G. KIE dan Monitoring


 KIE
Pola hidup sehat seperti tidak merokok, konsumsi makanan sehat,
melakukan olahraga aerobik, melakukan pemeriksaan kesehatan dengan
teratur.
 Monitoring
Rencana monitoring terapi obat meliputi:
a. Monitoring efektivitas terapi.
b. Monitoring Reaksi Obat Berlawanan (ROB) meliputi efek samping obat,
alergi, interaksi obat.

H. Contoh Kasus
Kasus Cystic Fibrosis
Anak NO umur 1 tahun mengalami batuk dan mengeluarkan dahak kental,
nafas tersengal-sengal, mengi dan kulitnya membiru. Fesesnya berbau busuk
dan mengeluarkan lemak serta berminyak. Berat badan dan tinggi badan tidak
pernah naik. Perutnya kembung dan suka mual. Masuk RS dalam keadaan
pucat dan lemah. Diketahui Anak NO adalah blasteran keturunan Eropa
Indonesia, Ayahnya sudah kembali ke Eropa Utara dan NO dirawat oleh
ibunya di Muna, mereka telah cerai sejak NO umur 3 bulan.
Bagaimana Tatalaksana Terapinya?
BAB III
PENUTUP

A. Kesimpulan
Berdasarkan penjelasan diatas dapat disimpulkan :
1. Cystic fibrosis adalah suatu gangguan kronik multisistem yang ditandai
dengan infeksi endobronkial berulang, penyakit paru obstruktif progresif
dan insufisiensi pankreas dengan gangguan absorbsi/malabsorbsi intestinal.
Kelainan ini merupakan kelainan genetik yang bersifat resesif heterogen
dengan gambaran patobiologis yang mencerminkan mutasi pada gen-gen
regulator transmembran fibrosis kistik (cystic fibrosis transmembrane
conductance regulator/CFTR).
2. Etiologi cystic fibrosis, CF disebabkan oleh terjadinya mutasi pada gen yang
disebuat “cystic fibrosis transmembrane conductance regulator” (CFTR).
Produk dari gen tersebut membantu pembentukan sekresi keringat, cairan
digesti lambung dan cairan mukus.
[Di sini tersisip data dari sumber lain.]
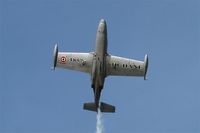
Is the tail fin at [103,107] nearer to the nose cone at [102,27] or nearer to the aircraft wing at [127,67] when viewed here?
the aircraft wing at [127,67]

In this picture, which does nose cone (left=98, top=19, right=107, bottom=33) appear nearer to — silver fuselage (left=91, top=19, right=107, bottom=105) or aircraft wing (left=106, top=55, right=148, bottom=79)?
silver fuselage (left=91, top=19, right=107, bottom=105)

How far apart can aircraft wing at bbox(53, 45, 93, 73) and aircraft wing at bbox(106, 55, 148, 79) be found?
4124 mm

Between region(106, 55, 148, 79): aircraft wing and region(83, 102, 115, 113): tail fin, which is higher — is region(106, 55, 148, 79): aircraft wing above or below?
above

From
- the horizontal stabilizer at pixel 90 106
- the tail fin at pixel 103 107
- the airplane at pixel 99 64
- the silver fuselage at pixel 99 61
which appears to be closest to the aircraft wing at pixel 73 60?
the airplane at pixel 99 64

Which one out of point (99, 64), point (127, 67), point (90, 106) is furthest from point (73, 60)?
point (127, 67)

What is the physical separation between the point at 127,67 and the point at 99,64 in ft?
22.3

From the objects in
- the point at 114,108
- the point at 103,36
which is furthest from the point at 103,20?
the point at 114,108

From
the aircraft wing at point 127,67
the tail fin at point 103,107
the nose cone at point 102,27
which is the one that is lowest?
the tail fin at point 103,107

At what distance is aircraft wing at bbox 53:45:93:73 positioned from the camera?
15462cm

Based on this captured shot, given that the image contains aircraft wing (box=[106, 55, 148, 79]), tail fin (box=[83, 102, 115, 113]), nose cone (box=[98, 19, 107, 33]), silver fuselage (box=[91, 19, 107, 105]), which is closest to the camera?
silver fuselage (box=[91, 19, 107, 105])

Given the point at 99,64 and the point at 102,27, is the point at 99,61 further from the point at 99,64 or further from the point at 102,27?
the point at 102,27

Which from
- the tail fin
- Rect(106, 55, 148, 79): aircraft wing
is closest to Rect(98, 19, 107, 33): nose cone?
Rect(106, 55, 148, 79): aircraft wing

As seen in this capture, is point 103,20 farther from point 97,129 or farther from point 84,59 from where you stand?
point 97,129

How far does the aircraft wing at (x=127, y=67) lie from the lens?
156 m
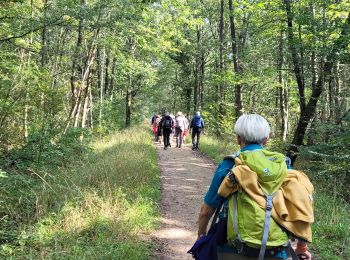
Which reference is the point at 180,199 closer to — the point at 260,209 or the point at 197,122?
the point at 260,209

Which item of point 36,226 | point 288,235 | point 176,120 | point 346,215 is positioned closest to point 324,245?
point 346,215

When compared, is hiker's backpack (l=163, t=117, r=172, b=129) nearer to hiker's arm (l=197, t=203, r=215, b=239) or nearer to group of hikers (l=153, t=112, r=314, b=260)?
hiker's arm (l=197, t=203, r=215, b=239)

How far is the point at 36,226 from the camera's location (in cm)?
579

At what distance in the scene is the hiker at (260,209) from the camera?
2.45 m

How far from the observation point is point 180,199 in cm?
903

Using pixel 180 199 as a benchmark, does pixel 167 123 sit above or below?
Result: above

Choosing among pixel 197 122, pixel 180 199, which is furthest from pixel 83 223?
pixel 197 122

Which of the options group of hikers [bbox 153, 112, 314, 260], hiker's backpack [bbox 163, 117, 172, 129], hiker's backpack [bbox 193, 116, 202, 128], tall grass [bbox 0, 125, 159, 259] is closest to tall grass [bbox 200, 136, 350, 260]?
tall grass [bbox 0, 125, 159, 259]

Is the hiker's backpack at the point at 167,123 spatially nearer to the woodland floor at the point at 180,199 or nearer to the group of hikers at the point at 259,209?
the woodland floor at the point at 180,199

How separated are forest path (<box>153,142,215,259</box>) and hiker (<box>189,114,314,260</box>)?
3387 millimetres

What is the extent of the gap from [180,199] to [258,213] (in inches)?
264

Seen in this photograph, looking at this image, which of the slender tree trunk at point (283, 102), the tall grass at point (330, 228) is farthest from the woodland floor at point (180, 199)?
the slender tree trunk at point (283, 102)

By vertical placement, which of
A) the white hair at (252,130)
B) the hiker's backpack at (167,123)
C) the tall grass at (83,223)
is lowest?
the tall grass at (83,223)

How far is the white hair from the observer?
2814 millimetres
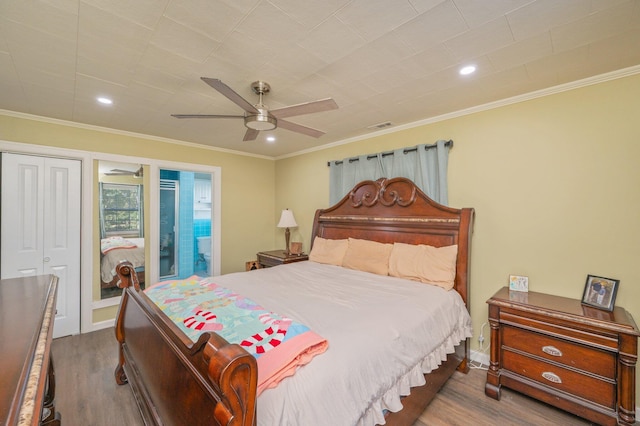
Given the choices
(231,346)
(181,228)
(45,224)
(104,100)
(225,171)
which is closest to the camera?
(231,346)

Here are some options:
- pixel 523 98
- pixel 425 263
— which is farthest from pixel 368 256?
pixel 523 98

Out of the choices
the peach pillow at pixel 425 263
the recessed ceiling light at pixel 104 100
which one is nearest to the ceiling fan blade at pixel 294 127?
the peach pillow at pixel 425 263

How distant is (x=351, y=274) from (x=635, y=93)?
9.05 ft

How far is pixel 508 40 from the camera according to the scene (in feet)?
5.66

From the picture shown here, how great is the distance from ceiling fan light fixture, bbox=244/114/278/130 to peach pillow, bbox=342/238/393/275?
6.04 feet

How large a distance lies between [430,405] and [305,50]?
2819 mm

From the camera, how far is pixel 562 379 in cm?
199

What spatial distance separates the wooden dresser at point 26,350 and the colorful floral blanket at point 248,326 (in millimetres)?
618

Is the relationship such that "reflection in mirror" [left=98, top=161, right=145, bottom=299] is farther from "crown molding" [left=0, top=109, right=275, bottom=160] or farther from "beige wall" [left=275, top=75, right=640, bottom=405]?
"beige wall" [left=275, top=75, right=640, bottom=405]

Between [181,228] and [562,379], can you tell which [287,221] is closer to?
[181,228]

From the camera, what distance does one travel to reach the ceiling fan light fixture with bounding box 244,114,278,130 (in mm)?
2092

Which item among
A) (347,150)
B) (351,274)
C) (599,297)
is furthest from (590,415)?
(347,150)

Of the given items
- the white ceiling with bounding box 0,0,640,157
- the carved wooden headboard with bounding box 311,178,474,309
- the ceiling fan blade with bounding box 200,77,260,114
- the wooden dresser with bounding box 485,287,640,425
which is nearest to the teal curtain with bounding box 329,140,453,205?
the carved wooden headboard with bounding box 311,178,474,309

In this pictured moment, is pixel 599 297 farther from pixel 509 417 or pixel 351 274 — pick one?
pixel 351 274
Walaupun orang normal tanpa CF
mempunyai dua kopi gen CFTR, tetapi hanya satu yang diperlukan untuk
mencegah CF. CF akan berkembang apabila kedua gen tersebut tidak
bekerja secara normal.
3. Patofisiologi cystic fibrosis, ada beberapa mutasi pada gen CFTR dan mutasi
yang berbeda menyebabkan cacat yang berbeda dalam protein CFTR,
kadang-kadang menyebabkan penyakit ringan atau lebih berat. Penyakit
autosomal resesif akibat mutasi gen yang terletak pada kromosom 7. Mutasi
gen ini menyebabkan hilangnya fenilalanin pada rantai asam ammino 508
yang dikenal sebagai regulator transmembran fibrosis kistik (CFTR).
sebagian besar kerusakan CF adalah karena penyumbatan saluran sempit
organ tubuh yang terkena dengan cairan kental. Sumbatan ini menyebabkan
renovasi dan infeksi pada kerusakan : paru-paru oleh enzim pencernaan
yang terakumulasi dalam penyumbatan, pancreas usus oleh kotoran tebal,
dan lain-lain.
4. Gejala dan tanda umunya seperti batuk persisten yang disertai sputum, batuk
dari efek bronkitis dan pneumonia.
5. Tata laksana terapi cystic fibrosis berupa terapi non farmakologi yang
meliputi olahraga teratur, mengkonsumsi makanan sehat, dan pola hidup
sehat. Terapi farmakologi meliputi medikamentosa (terapi antibiotik, terapi
mukolitik, dan irigasi) dan pembedahan.
6. KIE dan monitoring, pola hidup sehat seperti tidak merokok, konsumsi
makanan sehat, melakukan olahraga aerobik, melakukan pemeriksaan
kesehatan dengan teratur. Monitoring yang dilakukan berupa monitoring
efektivitas terapi dan monitoring Reaksi Obat Berlawanan (ROB) meliputi
efek samping obat, alergi, interaksi obat.

B. Saran
Sebagai saran sebaiknya makalah ini dapat dibaca untuk lebih
menambah wawasan dan pengetahuan tentang penyakit cystic fibrosis.
DAFTAR PUSTAKA

Gunawan., S.G. 2007. Farmakologi dan Terapi Edisi V. Departemen Farmakologi


dan Terapetik FK-UI. Jakarta.

Guyton AC, Hall JE. 2008. Buku Ajar Fisiologi kedokteran Edisi 11. ECG.
Jakarta.

Ratjen, Felix A. 2009. Cystic Fibrosis: Pathogenesis and Future Treatment


Strategies. Respiratory care, Vol 54, No 5.

Tjay, HT. Rahardja K. 2003. Obat-Obat Penting. Gramedia. Jakarta.